Marriage is a vital social institution," wrote Chief Justice Margaret H. Marshall for the majority of the Justices. "The exclusive commitment of two individuals to each other nurtures love and mutual support; it brings stability to our society. For those who choose to marry, and for their children, marriage provides an abundance of legal, financial, and social benefits. In turn it imposes weighty legal, financial, and social obligations." The question before the court was "whether, consistent with the Massachusetts Constitution," the Commonwealth could deny those protections, benefits, and obligations to two individuals of the same sex who wish to marry.

In ruling that the Commonwealth could not do so, the court observed that the Massachusetts Constitution "affirms the dignity and equality of all individuals," and "forbids the creation of second-class citizens." It reaches its conclusion, the court said, giving "full deference to the arguments made by the Commonwealth." The Commonwealth, the court ruled, "has failed to identify any constitutionality adequate reason for denying civil marriage to same-sex couples."

The court affirmed that it owes "great deference to the Legislature to decide social and policy issues." Where, as here, the constitutionality of a law is challenged, it is the "traditional and settled role" of courts to decide the constitutional question. The "marriage ban" the court held, "works a deep and scarring hardship" on same-sex families "for no rational reason." It prevents children of same-sex couples "from enjoying the immeasurable advantages that flow from the assurance of 'a stable family structure in which children will be reared, educated, and socialized."' "It cannot be rational under our laws," the court held, "to penalize children by depriving them of State benefits" because of their parents' sexual orientation.

Ok, so the court fulfilled its duties in interpreting the state constitution and found that limited civil marriage to heterosexual couples violated the values of the constitution. This gets us to the current argument that in rending its decision, the court prevented the ‘people’ from having their say. I beg to differ. The people of Massachusetts had and have several courses of action available to limit the power of the state supreme court. First, they elected the representatives that drafted the constitution. Second, they elect the governor and representatives that appoint the judges. Finally, if they don’t like the outcome of the case, they can change the state constitution to reverse the decision, which is exactly where the debate currently stands.

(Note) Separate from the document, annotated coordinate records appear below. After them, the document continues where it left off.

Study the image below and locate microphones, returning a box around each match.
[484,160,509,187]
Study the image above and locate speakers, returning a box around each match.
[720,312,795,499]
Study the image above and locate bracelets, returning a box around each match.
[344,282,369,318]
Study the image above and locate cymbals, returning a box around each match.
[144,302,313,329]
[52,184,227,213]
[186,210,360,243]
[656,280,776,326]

Amending constitutions is hard, which is why the U.S. Constitution has only been amended 27 times, despite thousands of proposed amendments. The brilliance of making such amendments difficult is it results in a process that favors liberty. You may not agree with the liberty, but you’re going to have to find 60% of your fellow citizens who feel the same way to turn the tide. Thus, the difficulty in amending the Constitution promotes the spread of liberty and makes efforts to turn it back very labor intensive.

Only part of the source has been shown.